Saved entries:
────────────────
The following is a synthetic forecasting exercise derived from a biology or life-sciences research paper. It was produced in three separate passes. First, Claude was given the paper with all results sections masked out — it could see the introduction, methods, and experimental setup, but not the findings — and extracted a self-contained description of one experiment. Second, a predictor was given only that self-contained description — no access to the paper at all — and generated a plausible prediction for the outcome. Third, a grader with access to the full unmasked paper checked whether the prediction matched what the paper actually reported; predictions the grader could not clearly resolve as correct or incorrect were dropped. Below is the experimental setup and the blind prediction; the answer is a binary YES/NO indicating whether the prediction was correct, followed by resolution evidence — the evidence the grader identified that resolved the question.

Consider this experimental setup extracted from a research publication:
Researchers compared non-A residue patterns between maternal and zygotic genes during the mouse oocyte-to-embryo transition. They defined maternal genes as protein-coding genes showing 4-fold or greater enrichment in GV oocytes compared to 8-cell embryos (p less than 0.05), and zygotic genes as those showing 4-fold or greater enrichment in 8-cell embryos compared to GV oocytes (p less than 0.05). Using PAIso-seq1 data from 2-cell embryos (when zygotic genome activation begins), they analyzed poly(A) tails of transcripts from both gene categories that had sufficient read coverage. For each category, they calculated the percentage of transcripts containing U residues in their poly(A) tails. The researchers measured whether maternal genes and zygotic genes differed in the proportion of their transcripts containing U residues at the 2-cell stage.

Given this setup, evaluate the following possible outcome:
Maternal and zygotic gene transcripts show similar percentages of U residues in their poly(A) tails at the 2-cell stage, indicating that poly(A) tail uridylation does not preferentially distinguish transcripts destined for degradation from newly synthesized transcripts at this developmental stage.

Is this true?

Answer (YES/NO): NO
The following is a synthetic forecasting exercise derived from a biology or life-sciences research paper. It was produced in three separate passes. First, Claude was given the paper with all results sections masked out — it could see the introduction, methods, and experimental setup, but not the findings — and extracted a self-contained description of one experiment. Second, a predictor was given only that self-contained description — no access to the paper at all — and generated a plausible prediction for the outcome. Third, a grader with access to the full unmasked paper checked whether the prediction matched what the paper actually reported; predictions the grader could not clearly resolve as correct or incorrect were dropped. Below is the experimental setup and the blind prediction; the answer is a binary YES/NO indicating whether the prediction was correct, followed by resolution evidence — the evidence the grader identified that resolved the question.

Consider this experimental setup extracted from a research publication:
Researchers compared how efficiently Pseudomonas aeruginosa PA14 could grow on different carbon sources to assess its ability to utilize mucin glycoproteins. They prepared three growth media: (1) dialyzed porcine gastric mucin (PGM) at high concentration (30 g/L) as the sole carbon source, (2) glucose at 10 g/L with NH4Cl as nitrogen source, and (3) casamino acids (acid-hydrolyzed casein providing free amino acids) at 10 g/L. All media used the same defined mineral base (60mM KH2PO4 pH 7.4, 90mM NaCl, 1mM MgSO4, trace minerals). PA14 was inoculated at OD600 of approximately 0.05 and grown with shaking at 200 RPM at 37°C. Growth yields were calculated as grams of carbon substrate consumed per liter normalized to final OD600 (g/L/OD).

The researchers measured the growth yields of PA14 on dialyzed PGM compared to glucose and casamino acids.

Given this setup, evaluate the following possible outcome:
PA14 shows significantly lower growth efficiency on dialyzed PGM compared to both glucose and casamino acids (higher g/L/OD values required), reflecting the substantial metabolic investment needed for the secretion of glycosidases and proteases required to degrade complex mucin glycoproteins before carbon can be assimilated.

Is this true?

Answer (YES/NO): YES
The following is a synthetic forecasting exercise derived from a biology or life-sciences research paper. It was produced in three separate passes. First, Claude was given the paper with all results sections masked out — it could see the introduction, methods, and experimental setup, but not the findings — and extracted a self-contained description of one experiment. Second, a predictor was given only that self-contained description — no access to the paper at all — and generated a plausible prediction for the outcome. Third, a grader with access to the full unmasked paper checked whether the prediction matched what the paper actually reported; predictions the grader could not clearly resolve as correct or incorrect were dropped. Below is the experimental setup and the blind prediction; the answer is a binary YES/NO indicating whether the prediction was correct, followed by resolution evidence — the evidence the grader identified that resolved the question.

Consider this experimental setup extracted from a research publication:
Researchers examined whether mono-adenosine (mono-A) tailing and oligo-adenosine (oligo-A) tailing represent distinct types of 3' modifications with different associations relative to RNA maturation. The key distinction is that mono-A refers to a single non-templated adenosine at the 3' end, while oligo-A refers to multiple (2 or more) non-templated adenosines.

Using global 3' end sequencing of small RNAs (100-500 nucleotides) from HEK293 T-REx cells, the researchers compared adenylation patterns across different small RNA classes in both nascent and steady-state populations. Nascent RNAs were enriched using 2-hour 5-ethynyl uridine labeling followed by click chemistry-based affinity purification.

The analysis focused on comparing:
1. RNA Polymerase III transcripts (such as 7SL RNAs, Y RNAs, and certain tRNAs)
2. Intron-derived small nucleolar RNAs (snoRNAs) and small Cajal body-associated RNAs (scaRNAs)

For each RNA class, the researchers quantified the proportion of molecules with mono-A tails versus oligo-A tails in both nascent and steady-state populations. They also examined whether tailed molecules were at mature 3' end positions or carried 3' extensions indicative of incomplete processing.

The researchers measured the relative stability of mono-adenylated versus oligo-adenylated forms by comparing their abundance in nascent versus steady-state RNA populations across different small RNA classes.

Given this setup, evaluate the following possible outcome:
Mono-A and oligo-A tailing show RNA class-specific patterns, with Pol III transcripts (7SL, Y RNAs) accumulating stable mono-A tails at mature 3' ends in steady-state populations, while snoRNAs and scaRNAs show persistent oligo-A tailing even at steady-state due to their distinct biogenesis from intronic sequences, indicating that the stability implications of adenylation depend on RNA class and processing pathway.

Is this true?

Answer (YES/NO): NO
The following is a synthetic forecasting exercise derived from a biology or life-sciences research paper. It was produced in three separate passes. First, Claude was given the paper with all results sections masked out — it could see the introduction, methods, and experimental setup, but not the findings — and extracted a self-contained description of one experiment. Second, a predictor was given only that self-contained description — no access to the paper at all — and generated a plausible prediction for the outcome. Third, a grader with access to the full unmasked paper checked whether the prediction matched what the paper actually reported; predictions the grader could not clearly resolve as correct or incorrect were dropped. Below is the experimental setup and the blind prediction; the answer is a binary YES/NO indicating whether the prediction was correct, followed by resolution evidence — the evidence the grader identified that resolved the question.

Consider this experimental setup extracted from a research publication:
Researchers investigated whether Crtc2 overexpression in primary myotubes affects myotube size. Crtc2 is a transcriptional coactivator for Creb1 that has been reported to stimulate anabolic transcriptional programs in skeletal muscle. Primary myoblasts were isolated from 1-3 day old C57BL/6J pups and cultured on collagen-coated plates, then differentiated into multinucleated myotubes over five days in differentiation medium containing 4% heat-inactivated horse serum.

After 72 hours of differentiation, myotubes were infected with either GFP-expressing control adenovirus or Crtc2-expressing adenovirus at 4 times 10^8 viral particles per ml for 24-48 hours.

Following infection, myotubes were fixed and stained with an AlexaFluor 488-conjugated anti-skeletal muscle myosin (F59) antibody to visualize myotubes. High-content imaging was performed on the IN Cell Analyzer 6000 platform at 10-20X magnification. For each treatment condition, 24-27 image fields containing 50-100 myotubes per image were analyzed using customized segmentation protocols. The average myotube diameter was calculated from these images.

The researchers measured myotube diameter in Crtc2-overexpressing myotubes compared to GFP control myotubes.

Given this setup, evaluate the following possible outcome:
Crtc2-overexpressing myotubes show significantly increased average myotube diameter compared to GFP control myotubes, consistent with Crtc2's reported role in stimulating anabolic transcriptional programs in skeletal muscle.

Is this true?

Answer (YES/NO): YES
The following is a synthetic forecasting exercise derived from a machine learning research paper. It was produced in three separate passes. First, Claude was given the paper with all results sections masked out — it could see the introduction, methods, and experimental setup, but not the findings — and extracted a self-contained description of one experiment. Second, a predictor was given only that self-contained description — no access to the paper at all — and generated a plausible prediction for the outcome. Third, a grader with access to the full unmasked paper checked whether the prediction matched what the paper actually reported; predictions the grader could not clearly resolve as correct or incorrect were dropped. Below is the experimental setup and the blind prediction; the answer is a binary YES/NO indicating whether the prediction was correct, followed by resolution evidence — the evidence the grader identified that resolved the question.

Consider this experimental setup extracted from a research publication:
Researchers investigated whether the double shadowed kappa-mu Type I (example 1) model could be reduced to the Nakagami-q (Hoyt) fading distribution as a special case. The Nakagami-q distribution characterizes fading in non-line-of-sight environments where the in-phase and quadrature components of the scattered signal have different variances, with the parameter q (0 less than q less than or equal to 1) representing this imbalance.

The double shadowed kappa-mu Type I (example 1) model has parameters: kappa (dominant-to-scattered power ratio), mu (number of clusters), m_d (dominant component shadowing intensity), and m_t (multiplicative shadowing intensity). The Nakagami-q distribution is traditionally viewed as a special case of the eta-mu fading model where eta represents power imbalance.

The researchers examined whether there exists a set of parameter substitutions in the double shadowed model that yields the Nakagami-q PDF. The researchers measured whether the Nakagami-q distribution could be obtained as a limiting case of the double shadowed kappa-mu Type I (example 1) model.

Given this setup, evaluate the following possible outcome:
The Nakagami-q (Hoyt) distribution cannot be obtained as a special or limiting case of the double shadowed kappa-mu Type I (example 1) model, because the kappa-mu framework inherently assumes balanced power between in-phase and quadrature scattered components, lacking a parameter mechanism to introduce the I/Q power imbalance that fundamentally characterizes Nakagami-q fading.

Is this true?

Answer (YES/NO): NO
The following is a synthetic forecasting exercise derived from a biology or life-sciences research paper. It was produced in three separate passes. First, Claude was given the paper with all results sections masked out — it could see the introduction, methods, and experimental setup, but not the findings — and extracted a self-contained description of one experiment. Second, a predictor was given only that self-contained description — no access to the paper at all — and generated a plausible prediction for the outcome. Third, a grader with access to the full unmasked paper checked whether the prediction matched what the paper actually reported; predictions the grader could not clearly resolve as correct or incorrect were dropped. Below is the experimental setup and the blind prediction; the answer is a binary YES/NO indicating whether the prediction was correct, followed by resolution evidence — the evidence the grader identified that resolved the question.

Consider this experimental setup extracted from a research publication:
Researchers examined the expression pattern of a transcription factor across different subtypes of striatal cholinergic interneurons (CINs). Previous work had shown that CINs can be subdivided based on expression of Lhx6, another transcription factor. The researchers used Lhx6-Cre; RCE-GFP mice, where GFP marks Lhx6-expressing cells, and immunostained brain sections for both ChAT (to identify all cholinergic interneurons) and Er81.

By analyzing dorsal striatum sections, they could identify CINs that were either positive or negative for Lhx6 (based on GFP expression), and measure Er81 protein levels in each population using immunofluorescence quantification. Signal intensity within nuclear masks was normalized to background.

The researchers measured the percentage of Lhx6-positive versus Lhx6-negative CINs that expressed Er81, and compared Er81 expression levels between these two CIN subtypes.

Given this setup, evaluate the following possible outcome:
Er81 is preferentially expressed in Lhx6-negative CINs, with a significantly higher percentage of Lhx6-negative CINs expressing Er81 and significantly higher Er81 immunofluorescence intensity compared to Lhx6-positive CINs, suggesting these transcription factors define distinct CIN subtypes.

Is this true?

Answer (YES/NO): NO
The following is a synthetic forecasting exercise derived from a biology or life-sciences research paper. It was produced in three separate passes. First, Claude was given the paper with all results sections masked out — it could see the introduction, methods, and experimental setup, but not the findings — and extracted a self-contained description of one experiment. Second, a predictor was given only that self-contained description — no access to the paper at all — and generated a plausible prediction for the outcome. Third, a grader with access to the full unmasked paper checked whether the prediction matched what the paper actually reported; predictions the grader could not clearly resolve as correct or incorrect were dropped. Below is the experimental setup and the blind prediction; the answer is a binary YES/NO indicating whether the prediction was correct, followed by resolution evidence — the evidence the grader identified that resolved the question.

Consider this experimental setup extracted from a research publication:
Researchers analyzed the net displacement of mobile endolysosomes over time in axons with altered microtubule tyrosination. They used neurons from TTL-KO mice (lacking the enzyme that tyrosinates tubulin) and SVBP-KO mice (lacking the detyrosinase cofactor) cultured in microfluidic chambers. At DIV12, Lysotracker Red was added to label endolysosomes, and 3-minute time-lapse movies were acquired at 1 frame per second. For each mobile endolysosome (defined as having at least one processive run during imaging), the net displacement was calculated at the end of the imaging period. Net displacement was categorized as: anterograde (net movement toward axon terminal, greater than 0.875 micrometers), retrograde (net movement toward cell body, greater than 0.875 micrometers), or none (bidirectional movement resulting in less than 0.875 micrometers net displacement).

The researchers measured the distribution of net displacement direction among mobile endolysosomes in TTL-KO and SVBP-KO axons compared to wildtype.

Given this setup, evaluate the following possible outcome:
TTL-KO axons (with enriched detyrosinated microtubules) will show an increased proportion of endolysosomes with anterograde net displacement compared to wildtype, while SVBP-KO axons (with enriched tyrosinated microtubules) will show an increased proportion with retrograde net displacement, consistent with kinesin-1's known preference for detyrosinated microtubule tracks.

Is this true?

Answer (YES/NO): NO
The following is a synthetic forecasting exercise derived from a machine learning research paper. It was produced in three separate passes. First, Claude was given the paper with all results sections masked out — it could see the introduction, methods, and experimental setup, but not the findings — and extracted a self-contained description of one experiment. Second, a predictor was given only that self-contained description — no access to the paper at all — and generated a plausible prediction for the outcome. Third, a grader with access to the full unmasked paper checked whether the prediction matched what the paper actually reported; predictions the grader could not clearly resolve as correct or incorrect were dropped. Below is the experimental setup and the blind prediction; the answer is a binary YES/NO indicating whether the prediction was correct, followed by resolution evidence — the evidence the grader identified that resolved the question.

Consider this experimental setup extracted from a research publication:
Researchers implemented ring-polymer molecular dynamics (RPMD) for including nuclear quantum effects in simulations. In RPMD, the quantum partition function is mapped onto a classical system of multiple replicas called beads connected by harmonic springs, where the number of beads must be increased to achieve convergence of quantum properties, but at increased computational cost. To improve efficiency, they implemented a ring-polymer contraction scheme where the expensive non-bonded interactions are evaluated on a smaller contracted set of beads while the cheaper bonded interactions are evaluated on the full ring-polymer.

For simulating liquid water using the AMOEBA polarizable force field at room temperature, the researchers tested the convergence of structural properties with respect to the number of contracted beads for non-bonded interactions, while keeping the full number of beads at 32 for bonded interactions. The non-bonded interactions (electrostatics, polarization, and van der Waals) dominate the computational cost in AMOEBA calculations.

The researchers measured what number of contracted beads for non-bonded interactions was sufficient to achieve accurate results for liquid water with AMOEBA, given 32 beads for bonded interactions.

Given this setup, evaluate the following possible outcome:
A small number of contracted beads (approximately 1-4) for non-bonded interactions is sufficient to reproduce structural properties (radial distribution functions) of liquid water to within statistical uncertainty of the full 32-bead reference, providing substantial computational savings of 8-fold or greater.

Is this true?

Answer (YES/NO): NO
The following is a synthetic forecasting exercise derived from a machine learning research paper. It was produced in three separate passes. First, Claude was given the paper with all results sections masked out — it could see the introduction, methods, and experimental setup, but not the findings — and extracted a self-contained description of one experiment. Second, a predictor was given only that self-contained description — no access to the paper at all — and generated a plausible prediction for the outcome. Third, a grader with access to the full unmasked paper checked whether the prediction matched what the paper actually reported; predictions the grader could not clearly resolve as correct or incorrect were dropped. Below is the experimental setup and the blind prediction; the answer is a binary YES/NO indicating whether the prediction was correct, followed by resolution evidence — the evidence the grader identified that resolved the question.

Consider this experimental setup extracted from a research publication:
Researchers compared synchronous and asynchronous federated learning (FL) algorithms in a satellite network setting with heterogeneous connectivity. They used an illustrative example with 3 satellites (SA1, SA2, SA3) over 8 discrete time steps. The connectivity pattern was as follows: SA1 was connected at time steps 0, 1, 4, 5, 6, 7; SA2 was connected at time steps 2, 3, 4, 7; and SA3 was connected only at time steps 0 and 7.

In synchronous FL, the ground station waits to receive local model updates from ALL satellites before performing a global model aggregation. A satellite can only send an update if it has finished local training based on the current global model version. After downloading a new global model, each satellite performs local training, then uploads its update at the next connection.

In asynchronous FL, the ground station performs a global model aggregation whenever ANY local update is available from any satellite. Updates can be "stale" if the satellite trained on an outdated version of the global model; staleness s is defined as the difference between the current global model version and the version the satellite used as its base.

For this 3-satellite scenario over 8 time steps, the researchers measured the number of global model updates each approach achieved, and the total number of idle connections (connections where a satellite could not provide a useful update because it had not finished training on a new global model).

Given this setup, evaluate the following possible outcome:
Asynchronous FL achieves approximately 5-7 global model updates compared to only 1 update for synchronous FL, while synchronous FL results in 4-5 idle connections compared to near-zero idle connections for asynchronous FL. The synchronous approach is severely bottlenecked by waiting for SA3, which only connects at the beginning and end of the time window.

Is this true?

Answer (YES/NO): YES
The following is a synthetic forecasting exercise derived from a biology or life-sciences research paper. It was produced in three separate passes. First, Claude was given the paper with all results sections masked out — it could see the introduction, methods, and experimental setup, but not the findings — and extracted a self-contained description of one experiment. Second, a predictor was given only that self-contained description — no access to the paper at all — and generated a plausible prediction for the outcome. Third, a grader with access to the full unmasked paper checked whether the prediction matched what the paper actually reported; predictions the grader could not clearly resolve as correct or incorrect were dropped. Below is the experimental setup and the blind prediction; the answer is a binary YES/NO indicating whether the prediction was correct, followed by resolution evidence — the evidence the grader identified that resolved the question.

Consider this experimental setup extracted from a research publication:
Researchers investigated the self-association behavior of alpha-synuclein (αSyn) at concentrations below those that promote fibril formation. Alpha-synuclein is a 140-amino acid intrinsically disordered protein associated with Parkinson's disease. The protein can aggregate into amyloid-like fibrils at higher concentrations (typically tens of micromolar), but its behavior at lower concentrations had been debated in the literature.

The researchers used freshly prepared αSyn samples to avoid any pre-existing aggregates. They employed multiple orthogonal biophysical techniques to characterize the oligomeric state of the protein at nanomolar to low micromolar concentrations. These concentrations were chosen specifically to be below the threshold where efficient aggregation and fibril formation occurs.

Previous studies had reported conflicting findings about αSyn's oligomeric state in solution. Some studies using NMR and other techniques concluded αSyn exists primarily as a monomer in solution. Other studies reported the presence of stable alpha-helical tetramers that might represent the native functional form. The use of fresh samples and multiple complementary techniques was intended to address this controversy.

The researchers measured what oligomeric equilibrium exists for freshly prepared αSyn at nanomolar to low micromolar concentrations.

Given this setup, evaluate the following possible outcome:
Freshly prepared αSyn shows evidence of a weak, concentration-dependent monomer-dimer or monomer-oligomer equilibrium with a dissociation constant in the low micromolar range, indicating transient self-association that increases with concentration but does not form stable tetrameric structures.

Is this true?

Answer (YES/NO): YES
────────────────
* **EXERCISE**
Gather each line in the entries above where the string "comparing" is found.

* **SOLUTION TO THIS PROBLEM**
The analysis focused on comparing:
The researchers measured the relative stability of mono-adenylated versus oligo-adenylated forms by comparing their abundance in nascent versus steady-state RNA populations across different small RNA classes.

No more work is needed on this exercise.